For those people who are actually living with an anxiety disorder, this must seem like a joke. Anxiety is not fun, and on bad days anxious people definitely feel far from super.
There really is no bright or positive side to living with anxiety, and although each sufferer has a different experience and different levels of struggle, they can probably all agree that it is no walk in the park.
However these claims aren’t suggesting that people who are living with anxiety can start flying or suddenly become as strong as superman but rather those who suffer from anxiety or panic disorders may have some pretty superb qualities about them that could be related to their disorder.

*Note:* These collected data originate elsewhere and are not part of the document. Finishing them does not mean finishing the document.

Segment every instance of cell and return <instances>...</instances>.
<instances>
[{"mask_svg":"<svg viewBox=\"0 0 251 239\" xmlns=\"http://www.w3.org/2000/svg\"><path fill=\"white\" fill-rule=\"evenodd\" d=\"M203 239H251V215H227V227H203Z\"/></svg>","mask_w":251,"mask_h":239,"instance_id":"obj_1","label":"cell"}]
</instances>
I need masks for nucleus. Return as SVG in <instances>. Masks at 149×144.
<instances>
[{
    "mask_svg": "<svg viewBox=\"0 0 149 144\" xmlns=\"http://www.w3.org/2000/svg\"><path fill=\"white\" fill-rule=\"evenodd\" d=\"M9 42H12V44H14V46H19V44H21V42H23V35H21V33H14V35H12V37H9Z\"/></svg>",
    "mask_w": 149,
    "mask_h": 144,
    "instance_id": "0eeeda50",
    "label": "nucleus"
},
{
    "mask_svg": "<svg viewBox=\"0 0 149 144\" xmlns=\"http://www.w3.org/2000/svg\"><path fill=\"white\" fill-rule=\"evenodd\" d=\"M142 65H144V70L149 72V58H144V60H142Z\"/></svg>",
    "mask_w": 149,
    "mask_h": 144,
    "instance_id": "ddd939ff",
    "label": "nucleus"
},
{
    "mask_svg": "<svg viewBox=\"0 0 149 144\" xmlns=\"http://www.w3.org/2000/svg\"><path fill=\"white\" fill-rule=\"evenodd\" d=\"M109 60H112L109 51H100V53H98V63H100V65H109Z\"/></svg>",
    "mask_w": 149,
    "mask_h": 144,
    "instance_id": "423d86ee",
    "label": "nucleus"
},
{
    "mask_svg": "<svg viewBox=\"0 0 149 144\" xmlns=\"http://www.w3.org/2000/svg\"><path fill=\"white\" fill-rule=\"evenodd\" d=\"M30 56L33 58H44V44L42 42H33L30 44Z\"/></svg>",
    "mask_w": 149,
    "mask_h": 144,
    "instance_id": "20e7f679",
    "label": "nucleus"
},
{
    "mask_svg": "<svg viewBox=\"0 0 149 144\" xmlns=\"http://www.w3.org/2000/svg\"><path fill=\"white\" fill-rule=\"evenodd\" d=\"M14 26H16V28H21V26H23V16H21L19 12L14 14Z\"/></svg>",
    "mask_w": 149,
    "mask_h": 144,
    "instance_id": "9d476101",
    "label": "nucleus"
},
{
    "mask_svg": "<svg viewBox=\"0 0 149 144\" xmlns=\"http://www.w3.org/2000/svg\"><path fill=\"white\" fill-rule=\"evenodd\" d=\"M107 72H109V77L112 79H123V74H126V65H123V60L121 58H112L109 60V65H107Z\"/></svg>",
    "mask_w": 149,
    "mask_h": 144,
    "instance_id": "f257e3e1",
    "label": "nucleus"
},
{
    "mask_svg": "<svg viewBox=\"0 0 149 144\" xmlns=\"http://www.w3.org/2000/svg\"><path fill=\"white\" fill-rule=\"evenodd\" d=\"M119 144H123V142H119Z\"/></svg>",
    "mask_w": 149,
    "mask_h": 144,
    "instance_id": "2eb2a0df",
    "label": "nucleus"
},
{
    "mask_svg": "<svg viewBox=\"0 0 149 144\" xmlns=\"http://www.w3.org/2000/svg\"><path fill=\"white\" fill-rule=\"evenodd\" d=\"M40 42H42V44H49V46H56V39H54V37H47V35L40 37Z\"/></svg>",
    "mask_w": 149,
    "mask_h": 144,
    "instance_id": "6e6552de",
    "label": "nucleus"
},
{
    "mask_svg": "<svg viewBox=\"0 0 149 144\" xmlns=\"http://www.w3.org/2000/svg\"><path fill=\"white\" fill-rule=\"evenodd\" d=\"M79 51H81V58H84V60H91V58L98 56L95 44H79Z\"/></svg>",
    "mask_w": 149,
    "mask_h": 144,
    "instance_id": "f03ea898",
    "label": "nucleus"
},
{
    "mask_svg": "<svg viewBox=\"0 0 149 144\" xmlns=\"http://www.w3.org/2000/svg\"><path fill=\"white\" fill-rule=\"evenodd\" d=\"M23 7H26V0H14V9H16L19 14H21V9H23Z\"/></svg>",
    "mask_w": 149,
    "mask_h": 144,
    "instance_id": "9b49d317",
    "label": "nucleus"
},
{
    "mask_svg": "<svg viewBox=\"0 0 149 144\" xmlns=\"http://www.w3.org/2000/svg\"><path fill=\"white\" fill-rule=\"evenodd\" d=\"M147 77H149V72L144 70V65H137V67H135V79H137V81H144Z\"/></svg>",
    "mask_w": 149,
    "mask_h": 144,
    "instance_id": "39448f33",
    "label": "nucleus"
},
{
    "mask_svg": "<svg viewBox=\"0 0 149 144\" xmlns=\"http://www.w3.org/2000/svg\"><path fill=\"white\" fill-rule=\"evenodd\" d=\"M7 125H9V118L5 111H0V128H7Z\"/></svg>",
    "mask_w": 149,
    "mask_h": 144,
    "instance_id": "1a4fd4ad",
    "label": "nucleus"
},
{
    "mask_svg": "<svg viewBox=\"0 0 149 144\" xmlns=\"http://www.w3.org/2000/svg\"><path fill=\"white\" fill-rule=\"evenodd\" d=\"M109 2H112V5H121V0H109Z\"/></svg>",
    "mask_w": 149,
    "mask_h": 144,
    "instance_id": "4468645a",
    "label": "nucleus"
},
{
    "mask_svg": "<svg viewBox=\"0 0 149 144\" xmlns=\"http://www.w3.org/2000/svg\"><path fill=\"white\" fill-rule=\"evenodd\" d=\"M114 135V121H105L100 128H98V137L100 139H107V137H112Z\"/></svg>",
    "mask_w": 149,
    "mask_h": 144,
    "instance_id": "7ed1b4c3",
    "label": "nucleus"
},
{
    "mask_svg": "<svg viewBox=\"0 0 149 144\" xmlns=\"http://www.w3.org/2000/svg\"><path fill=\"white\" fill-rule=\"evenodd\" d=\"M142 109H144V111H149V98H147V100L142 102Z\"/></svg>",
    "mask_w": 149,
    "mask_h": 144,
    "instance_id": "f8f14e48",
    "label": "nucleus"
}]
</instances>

Check out some of the things that may be connected to a person’s mental health and also get to know some of the different types and classifications of anxiety that people deal with. It’s more than just a blanket term!
People who live with anxiety have a heightened sense of worry. Although this is often pegged as a bad thing there are actually some cases where this can come in useful.
There have been a few small studies done that suggest that anxiety may have evolved within people the same way intelligence has.
Studies have also shown that people who have been diagnosed with generalized anxiety disorder are often associated with high IQ’s.
Dr. Jeremy Coplan, a study researcher of psychiatry at State University of New York Downstate Medical Center, explained that although most people tend to view anxiety as a negative thing, it is actually linked to intelligence.
According to Livescience, Copland explained that although anxiety can at times be disabling and the patient’s worries irrational, there are some situations where there actually is a dangerous situation, and that excessive worry becomes useful and adaptive.
He also said that people who immediately act on those ‘wild-card dangers’ are more likely to survive and preserve the lives of their loved ones.
The study was small, so more research needs to be done in order to confirm these findings. The test involved 26 people who live with anxiety disorders and 18 people who do not. They took an IQ quiz as well as a test to asses their worry.
The study found that those with higher levels of worry during the test had the higher IQ as a result.